Sometimes connector tasks fail with the next exception:

org.apache.kafka.connect.errors.ConnectException: We encountered an internal error. Please try again. (Service: Amazon S3; Status Code: 200; Error Code: InternalError; Request ID: W5B15QEASQ408SWZ; S3 Extended Request ID: Q0405gasPFau+6r5Jod0XJgj84dDHs6A1p7iHzEtSObprUKBab/KbdFyDGj9RN3BBXPz++jEgRPlGUfyHJezQDkl5q56pp4ec4ikEQQ1z4U=; Proxy: null)

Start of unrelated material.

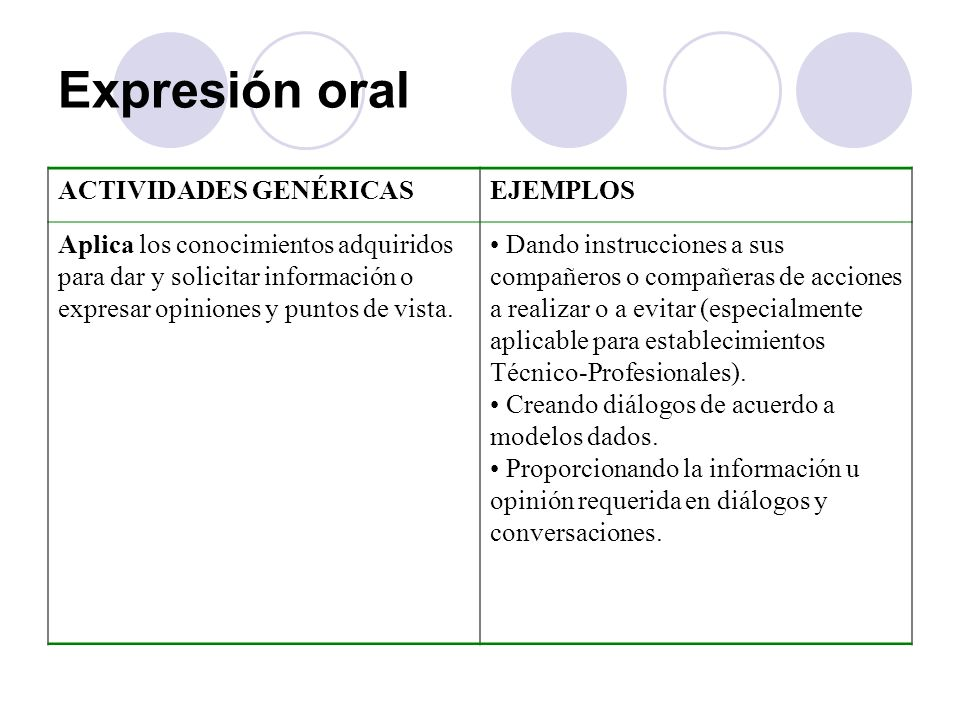 Expresión oral ACTIVIDADES GENÉRICAS EJEMPLOS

	at io.confluent.connect.s3.util.S3ErrorUtils.throwConnectException(S3ErrorUtils.java:84)
	at io.confluent.connect.s3.format.S3RetriableRecordWriter.commit(S3RetriableRecordWriter.java:62)
	at java.base/java.util.Optional.ifPresent(Optional.java:178)
	at io.confluent.connect.s3.format.KeyValueHeaderRecordWriterProvider$1.commit(KeyValueHeaderRecordWriterProvider.java:139)
	at io.confluent.connect.s3.TopicPartitionWriter.commitFile(TopicPartitionWriter.java:736)
	at io.confluent.connect.s3.TopicPartitionWriter.commitFiles(TopicPartitionWriter.java:705)
	at io.confluent.connect.s3.TopicPartitionWriter.commitOnTimeIfNoData(TopicPartitionWriter.java:424)
	at io.confluent.connect.s3.TopicPartitionWriter.write(TopicPartitionWriter.java:242)
	at io.confluent.connect.s3.S3SinkTask.put(S3SinkTask.java:258)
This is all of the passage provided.